[Try it]: Your copy should contain exactly the lines from the one that holds "A refugee child" through the end of the material, reproduced as written, with no pictures.

[Provided material]:
::::::::

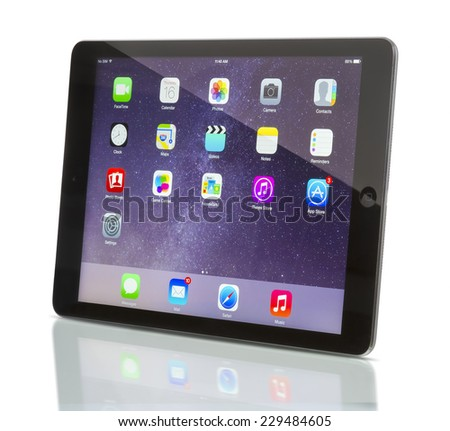 Galati, Romania - October 16, 2014: Apple iPad Air Wi-Fi + Cellular displaying iOS 8 homescreen. iOS 8  operating system designed by Apple Inc. official output 16 October 2014. - stock photo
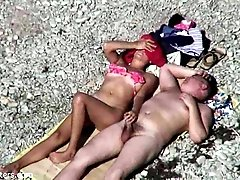 Spy cam video of curvy mature chick giving handjob to her hubby on beach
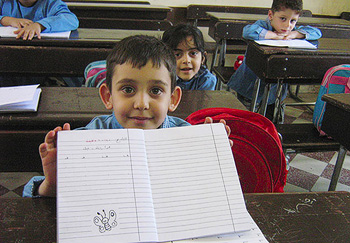 A refugee child in Syria learns to write through a program run by IOCC and the Greek Orthodox Patriarchate of Antioch.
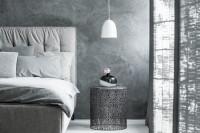 Manželská posteľ s čalúneným čelom a okrúhly odkladací stolík v spálni v sivých tónoch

::::::::

[Exercise response]:
 A refugee child in Syria learns to write through a program run by IOCC and the Greek Orthodox Patriarchate of Antioch.
 Manželská posteľ s čalúneným čelom a okrúhly odkladací stolík v spálni v sivých tónoch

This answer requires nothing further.